Homebuyers can get away with a lot of things these days; lowball offers, closing cost credits, tax credits. But just because the market is leaning in favour of Buyers, doesn’t mean you should waltz into every open house and demand things. (Even though you might get them if the seller is motivated enough.)
Restrain yourself and stick to these rules of open house etiquette to ensure a pleasant house hunting experience.
Have a Game Plan
If you’re giving up an hour on a Sunday, you might as well set aside the entire afternoon. Research properties you want to see and schedule your day so you hit up open houses in one area, then move on to the next and so on. Allow yourself enough time to see each home and travel to the next one.
Wear a Comfortable and Appropriate Outfit
It’s not a fashion show so leave the Armani suit and Jimmy Choos at home. That said, a tank top and Daisy Dukes are inappropriate. Keep it reasonable. Plus, you’re going to do a lot of walking through the rooms and up and down stairs so wear comfortable clothes and shoes.
Be Polite to the Host
Even if you dread dealing with Real Estate Agents, don’t give the agent hosting the open house the cold shoulder. Smile and greet them. If the agent seem pushy or is trying to solicit your business, kindly tell them you already have an agent and thank them when you leave.
Focus on the Property
This isn’t social hour, so after you’ve greeted the host, get down to business. Prepared Selling Agents will hand out a property description sheet with information like square footage, number of bedrooms, bathrooms and special features. Use it to take notes and check out things as your walk through the house. If the square footage is important to you, bring a tape measure.
Ask Before Taking Photos and Videos
Remember, in many cases the home is still someone’s private residence so before you snap a photo or hit record, ask permission.
Feel Before You Sit
Some homes for sale are empty and staged with fake furniture, such as blow up beds. So make sure you check it’s real before you plop yourself down.
Look, Don’t Rummage
Make sure there’s enough storage space in the home, but don’t go through someone else’s private belongings. Check the width and depth of the closets, kitchen and bathroom drawers, cupboards and cabinets. And while you’re at it, see if anything is broken or squeaks.
Hold the Criticism Until After You Leave
Like you learned in kindergarten, if you can’t say anything nice, don’t say anything at all. Again, the seller still calls the place home, so don’t badmouth it during the tour. Who knows who may be listening, the seller, a neighbour, a friend? If you end up in a multiple offer situation where price and terms are similar, you don’t want the seller choosing the other buyer because he heard you criticizing his home.

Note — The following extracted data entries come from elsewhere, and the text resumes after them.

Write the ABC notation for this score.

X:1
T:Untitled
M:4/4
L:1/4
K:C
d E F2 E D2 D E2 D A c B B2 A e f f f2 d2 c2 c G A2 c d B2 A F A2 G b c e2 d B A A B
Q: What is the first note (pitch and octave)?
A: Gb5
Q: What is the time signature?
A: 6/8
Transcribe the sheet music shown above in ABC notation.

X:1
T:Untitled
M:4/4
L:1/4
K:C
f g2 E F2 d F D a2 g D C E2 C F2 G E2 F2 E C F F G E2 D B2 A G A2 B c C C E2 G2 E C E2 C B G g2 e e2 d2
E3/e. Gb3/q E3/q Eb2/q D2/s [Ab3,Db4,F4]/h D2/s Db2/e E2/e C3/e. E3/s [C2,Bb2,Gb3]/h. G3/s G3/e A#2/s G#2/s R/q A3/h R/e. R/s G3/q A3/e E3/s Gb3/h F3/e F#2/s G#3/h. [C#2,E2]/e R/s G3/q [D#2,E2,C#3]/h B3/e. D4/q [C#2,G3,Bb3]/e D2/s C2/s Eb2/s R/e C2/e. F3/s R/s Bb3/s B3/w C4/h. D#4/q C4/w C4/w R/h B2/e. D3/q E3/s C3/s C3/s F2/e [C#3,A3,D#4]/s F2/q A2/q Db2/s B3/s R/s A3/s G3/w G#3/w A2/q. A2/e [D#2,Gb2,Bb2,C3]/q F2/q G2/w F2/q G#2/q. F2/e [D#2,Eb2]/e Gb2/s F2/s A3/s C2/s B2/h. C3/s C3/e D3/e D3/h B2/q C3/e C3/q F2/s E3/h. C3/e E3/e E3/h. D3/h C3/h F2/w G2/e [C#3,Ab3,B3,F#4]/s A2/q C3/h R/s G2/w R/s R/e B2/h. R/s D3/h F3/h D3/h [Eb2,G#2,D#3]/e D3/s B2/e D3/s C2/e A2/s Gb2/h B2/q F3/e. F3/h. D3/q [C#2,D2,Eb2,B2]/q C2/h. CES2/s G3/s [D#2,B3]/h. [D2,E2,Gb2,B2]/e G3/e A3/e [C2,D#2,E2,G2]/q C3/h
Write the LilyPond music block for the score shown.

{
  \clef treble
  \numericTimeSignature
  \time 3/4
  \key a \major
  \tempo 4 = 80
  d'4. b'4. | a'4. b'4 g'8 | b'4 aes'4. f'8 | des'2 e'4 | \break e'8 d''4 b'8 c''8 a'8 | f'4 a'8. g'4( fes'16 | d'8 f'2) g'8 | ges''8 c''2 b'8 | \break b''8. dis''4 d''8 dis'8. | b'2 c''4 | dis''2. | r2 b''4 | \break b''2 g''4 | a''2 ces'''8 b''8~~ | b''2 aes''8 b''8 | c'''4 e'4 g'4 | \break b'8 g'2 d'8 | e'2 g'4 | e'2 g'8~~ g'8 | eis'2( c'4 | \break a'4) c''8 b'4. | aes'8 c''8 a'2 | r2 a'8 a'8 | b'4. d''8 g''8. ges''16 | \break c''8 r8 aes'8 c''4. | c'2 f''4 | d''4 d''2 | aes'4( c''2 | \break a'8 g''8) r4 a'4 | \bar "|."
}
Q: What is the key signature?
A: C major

Meaning You divulging details about your situation, such as your home search is going and when you need to move. While there’s nothing wrong with a little chit-chat, keep the conversation focused on the property. And use your best poker face. Even if you’ve walked into your ultimate dream home, don’t show any emotion. Remember the agent works for the seller so you don’t want to share any information that could compromise your bargaining position. Think Miranda rights, anything you say can and will be used against you in a potential negotiation.
Asking Probing Questions, Politely
It’s okay to ask about the seller’s motivation and if there are any offers currently on the property. Find out if there are any upcoming special assessments or other fees that you may not know. And it doesn’t hurt to get the agent’s insight on the neighbourhood and nearby schools. Sometimes the open house agent is filling in for the actual listing agent and won’t know anything about the property, or they can’t answer certain questions. It can be frustrating, but keep your cool and ask where you can get the information.
Listen to Other Buyers
They may or may not be your competition, but they may know something you don’t about the property or neighbourhood, such as the barking dog next door. Listen to other guests’ reactions to the home and engage in polite conversation. You don’t have to divulge details of your own search, but you never know what someone else might say.